__Segment du document__
-------

A la suite de son rapport, Jean-Yves Le Déaut fut chargé de rédiger un projet de loi sur la transparence et la sûreté nucléaire. Le projet a finalement été présenté au Conseil des ministres du 4 juillet, le dernier auquel Dominique Voynet a participé. Ce texte n'a pas été inscrit à l'ordre du jour du Parlement pour cette législature. En dépit des divergences au sein de la majorité plurielle sur le sujet, il est apparu que la refonte du système du contrôle et de la radioprotection ne pouvait pas attendre le vote de cette loi, reporté à une date incertaine. C'est pourquoi les décrets présentés aujourd'hui ont été raccrochés à une autre loi, ne portant pas sur le nucléaire, mais sur la création d'une Agence de sécurité sanitaire de l'environnement.
Jean-Yves Le Déaut proposait, entre autres dispositions, la création d'une autorité de sûreté indépendante. Une solution redoutée pour les partisans les plus fervents du nucléaire. Elle fut finalement rejetée par le Conseil d'État en 1999, qui estimait que des pouvoirs de police ne pouvaient être dévolus à une autorité autonome. Le nouveau gendarme du nucléaire s'appellera la DGSNR, direction générale de la sûreté nucléaire et de la radioprotection (lire encadré). Principale nouveauté, celle-ci sera compétente aussi sur la radioprotection, qui dépendait du ministère de la Santé. Cette DGSNR sera placée sous la triple tutelle des ministres de l'Industrie, de l'Environnement et de la Santé. Un compromis qui, comme tel, fait des mécontents. Les Verts souhaitaient que le seul ministère de l'Environnement contrôle le nucléaire. Les partisans de l'atome, comme le député PS Christian Bataille, n'auraient pas vu d'inconvénient à ce que le seul ministère de l'Industrie conserve la tutelle. L'association la Crii-Rad pour sa part, s'insurge contre le fait que la radioprotection passe « sous la tutelle du ministère de l'Industrie ». Le « gendarme » s'appuiera sur les experts du nouvel IRSN. Principale disposition, conforme à l'objectif annoncé par le premier ministre il y a cinq ans : le contrôleur sera séparé du contrôlé. Les quelque 1 400 agents de l'IPSN ne dépendront plus du Commissariat à l'énergie atomique (CEA). « Je suis resté dix ans à l'IPSN à attendre cette indépendance », raconte Philippe Hubert, qui est aujourd'hui conseiller au cabinet d'Yves Cochet. Une limite à cette indépendance : les réacteurs de recherche sur lesquels travaillent les scientifiques de l'IPSN, par exemple à Cadarache (Bouches-du-Rhône), pour évaluer les risques de fusion d'un coeur de réacteur, resteront la propriété du CEA. Plus difficile sera le mariage avec les personnels de l'Opri (Office de protection contre les rayonnements ionisants), qui seront minoritaires (225 personnes). Chaque organisme a sa culture propre.

-------

__Extrait de données__
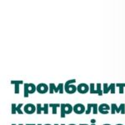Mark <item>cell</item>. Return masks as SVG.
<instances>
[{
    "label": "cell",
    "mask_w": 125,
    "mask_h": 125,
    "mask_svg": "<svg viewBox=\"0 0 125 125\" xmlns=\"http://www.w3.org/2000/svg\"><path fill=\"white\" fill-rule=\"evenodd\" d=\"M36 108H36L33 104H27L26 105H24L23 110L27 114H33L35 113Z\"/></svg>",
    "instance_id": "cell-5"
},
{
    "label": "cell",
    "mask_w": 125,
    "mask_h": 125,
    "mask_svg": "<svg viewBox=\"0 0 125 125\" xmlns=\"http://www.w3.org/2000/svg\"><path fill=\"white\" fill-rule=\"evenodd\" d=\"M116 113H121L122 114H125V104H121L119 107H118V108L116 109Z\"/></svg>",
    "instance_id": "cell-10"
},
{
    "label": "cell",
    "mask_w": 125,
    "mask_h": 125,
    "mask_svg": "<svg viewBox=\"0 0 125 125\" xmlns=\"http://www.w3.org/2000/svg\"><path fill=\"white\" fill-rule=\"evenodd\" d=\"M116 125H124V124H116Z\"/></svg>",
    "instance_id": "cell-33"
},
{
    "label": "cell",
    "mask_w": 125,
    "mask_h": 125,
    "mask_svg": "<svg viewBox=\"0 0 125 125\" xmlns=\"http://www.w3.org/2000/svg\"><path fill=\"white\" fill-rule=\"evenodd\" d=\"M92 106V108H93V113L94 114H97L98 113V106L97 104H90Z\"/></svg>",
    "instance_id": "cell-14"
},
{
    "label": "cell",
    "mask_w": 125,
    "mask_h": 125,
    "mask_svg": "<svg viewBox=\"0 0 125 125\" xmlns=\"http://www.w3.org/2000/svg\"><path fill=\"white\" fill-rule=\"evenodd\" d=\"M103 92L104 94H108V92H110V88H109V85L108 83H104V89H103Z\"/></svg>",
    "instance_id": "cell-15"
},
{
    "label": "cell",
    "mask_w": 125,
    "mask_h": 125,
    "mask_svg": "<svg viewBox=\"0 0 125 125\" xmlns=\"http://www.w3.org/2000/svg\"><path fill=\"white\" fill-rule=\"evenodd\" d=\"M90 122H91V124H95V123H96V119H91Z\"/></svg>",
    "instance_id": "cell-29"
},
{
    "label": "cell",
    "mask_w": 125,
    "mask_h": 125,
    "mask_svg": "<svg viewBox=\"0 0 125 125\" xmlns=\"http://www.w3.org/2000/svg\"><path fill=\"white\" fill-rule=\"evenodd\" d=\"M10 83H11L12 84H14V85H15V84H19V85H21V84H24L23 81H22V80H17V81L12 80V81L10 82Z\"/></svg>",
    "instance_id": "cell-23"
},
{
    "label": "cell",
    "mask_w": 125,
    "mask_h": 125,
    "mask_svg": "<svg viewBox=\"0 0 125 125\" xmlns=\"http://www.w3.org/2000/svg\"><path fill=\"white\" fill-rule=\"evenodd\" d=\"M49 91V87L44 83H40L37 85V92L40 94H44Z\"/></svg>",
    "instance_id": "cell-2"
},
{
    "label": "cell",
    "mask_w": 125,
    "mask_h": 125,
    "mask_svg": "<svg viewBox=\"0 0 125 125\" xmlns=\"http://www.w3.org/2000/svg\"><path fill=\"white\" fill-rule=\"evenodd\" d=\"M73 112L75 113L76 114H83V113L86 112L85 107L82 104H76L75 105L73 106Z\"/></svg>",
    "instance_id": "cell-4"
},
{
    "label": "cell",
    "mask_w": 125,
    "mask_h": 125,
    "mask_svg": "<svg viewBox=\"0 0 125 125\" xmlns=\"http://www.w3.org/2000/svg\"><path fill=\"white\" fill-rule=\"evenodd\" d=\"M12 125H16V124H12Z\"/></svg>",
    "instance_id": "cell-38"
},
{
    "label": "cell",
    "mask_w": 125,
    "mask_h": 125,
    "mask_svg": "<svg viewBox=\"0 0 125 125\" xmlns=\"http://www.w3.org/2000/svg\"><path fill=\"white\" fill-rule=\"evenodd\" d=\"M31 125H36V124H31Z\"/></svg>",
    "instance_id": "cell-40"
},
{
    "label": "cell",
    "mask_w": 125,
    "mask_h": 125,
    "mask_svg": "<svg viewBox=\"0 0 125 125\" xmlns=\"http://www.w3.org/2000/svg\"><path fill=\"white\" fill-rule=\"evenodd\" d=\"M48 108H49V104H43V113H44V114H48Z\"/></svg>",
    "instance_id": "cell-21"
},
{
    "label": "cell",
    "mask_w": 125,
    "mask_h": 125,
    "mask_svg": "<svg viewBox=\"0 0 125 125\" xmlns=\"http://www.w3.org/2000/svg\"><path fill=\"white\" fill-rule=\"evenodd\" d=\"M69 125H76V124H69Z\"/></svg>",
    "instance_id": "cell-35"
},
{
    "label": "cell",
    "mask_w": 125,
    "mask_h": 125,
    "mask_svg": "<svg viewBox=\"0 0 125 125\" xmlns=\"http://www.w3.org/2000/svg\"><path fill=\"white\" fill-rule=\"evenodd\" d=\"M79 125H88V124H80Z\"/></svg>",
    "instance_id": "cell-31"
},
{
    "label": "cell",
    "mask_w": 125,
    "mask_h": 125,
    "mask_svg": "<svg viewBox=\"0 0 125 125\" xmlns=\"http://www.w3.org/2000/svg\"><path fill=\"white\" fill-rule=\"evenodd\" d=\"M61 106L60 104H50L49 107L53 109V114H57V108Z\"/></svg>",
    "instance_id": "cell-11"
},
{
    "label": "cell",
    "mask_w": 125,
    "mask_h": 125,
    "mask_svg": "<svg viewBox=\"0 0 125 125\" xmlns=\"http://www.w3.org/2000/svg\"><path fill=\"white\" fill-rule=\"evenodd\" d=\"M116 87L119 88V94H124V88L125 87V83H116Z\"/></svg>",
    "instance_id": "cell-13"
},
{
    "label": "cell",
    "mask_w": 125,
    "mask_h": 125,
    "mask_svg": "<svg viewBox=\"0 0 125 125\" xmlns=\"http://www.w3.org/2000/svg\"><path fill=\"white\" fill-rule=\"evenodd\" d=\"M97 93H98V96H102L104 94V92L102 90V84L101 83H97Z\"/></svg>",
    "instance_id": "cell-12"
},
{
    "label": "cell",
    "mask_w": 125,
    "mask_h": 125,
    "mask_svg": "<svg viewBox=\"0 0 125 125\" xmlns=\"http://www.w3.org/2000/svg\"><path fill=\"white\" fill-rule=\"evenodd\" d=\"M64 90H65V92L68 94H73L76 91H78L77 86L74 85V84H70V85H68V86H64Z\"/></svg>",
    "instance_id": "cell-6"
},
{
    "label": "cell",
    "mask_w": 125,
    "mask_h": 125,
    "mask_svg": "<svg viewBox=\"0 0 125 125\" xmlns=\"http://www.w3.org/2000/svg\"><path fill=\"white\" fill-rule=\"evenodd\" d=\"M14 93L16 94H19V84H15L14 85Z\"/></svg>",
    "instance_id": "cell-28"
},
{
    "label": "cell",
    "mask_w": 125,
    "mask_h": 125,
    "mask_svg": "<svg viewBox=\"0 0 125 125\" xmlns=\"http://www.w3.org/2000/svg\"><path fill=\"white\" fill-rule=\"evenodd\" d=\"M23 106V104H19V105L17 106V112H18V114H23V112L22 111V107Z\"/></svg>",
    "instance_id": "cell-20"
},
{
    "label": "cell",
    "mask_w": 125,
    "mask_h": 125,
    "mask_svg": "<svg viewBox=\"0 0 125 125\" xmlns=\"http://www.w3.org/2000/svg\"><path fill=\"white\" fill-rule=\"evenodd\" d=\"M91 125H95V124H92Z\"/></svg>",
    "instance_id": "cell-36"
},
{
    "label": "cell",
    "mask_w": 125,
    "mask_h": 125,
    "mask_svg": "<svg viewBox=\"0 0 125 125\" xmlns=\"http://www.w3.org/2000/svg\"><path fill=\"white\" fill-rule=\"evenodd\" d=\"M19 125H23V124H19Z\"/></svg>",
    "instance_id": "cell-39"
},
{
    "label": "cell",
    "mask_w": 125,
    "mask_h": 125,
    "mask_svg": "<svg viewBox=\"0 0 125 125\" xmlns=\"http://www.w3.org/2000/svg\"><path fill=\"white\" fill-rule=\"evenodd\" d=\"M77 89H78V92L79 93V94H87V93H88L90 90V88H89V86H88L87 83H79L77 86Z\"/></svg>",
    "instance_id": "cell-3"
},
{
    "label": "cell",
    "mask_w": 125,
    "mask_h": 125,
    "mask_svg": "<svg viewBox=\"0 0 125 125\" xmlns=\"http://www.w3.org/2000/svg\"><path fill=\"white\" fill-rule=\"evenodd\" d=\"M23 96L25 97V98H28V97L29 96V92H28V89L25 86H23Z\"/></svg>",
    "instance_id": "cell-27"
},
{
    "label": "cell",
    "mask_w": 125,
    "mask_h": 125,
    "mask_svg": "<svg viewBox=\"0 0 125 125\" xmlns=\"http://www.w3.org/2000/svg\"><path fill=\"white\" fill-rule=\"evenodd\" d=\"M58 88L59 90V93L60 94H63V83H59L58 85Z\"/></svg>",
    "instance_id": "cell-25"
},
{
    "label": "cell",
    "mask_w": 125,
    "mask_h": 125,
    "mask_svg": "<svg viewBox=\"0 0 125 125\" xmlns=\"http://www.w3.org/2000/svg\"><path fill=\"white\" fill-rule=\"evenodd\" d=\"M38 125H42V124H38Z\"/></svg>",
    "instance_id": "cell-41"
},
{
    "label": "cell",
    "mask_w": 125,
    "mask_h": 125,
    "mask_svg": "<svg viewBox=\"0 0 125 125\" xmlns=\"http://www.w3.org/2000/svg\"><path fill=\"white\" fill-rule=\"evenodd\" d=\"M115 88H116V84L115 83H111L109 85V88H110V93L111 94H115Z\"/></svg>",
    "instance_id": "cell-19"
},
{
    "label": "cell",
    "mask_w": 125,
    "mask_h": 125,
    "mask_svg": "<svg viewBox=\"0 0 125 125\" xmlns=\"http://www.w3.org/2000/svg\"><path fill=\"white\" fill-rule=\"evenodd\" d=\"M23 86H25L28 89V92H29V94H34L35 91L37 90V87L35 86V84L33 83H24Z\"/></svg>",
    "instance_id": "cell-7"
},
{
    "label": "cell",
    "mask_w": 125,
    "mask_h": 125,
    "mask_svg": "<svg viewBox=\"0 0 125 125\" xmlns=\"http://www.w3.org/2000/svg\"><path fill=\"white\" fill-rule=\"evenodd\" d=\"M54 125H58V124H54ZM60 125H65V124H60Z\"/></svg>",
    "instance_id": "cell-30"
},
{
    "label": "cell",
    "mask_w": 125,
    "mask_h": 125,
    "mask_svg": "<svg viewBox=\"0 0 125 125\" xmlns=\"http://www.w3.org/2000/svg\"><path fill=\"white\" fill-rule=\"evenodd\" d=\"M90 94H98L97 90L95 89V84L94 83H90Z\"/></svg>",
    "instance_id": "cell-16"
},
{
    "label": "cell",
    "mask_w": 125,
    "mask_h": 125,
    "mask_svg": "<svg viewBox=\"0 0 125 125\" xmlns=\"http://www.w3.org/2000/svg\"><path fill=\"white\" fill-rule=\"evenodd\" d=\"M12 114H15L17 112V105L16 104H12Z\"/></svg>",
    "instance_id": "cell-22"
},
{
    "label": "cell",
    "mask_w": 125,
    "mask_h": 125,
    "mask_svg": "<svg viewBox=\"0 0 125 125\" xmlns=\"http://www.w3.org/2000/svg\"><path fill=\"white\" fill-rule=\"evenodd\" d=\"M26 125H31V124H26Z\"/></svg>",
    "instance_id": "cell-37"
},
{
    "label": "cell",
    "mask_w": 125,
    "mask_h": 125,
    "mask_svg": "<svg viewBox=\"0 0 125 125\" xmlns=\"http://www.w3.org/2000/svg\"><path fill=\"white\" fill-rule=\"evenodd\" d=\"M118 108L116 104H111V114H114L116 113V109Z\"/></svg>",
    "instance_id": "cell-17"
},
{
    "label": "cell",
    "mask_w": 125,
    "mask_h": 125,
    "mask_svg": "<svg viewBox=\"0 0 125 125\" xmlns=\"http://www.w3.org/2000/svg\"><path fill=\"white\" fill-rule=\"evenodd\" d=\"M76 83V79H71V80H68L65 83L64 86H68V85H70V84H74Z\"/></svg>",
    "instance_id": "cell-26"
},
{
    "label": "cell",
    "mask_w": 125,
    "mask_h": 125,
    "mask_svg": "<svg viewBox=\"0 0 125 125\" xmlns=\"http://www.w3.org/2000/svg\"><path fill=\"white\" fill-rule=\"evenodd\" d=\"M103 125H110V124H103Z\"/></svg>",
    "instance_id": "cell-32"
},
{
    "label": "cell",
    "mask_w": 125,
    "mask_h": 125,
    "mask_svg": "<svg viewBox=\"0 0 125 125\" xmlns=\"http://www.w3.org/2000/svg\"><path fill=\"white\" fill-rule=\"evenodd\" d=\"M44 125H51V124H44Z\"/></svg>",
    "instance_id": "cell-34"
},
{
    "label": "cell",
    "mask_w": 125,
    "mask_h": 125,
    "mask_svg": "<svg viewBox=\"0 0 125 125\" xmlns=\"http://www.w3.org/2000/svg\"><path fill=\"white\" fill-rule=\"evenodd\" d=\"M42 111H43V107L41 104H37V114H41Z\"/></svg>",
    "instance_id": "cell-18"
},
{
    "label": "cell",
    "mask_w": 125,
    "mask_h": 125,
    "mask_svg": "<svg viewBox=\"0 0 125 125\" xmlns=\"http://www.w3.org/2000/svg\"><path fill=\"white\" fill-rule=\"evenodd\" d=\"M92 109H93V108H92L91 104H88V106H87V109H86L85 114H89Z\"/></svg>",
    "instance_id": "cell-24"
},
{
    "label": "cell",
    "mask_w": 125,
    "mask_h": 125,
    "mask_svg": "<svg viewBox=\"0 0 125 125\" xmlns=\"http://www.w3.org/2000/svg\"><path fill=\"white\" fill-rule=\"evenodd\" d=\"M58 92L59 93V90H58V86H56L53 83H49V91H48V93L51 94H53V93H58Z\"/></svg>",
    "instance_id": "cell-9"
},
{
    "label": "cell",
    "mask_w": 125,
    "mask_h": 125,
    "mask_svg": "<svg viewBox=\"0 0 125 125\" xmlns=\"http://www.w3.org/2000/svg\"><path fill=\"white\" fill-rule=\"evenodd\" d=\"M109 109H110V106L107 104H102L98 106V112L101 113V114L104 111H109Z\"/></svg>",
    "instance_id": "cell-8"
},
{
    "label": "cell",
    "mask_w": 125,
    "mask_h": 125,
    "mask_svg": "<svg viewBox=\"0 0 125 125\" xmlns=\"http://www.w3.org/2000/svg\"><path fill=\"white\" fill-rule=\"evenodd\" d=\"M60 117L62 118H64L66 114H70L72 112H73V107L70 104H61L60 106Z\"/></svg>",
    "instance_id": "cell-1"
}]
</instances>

-------

__Consigne 1__
Condensez sous forme de liste le paragraphe du segment du document qui commence par « Jean-Yves Le Déaut proposait », en conservant ses faits principaux.
__Consigne 2__
Reprenez le segment du document sur la réforme du contrôle nucléaire et poursuivez sa rédaction après sa dernière phrase.
Les items n'interviennent en rien ici.

__Réponse 1__
- Jean-Yves Le Déaut proposait notamment une autorité de sûreté indépendante. Le Conseil d'État a rejeté cette solution en 1999, estimant que des pouvoirs de police ne pouvaient être confiés à une autorité autonome.
- Le nouveau « gendarme » du nucléaire sera la DGSNR (direction générale de la sûreté nucléaire et de la radioprotection). Elle sera compétente aussi pour la radioprotection, jusque-là rattachée au ministère de la Santé.
- La DGSNR sera placée sous la triple tutelle des ministres de l'Industrie, de l'Environnement et de la Santé. Ce compromis fait des mécontents :
  - les Verts voulaient confier le contrôle au seul ministère de l'Environnement ;
  - des partisans de l'atome, comme le député PS Christian Bataille, auraient accepté la tutelle du seul ministère de l'Industrie ;
  - la Crii-Rad dénonce le passage de la radioprotection sous la tutelle de l'Industrie.
- La DGSNR s'appuiera sur les experts du nouvel IRSN. Le contrôleur sera séparé du contrôlé : les quelque 1 400 agents de l'IPSN ne dépendront plus du CEA.
- Cette indépendance a une limite : les réacteurs de recherche utilisés par l'IPSN, par exemple à Cadarache, resteront la propriété du CEA.
- L'intégration des 225 agents de l'Opri, minoritaires et dotés d'une culture propre, s'annonce plus difficile.

__Réponse 2__
Quelle sera l'autonomie du nouvel organisme d'expertise ? La question est d'autant plus légitime qu'il dépendra de cinq ministères, pas moins : Industrie, Environnement, Santé, Recherche et Défense. Des cadres de l'Opri et de l'IPSN redoutent les risques de paralysie.
Ces nouvelles institutions seront largement ce que les hommes qui les dirigeront en feront. Les échéances électorales approchant, un administrateur provisoire pourrait être nommé pour diriger l'IRSN. Ce n'est sans doute pas la meilleure façon de faire exister un nouvel organisme, ni la situation la plus confortable pour gérer une éventuelle crise.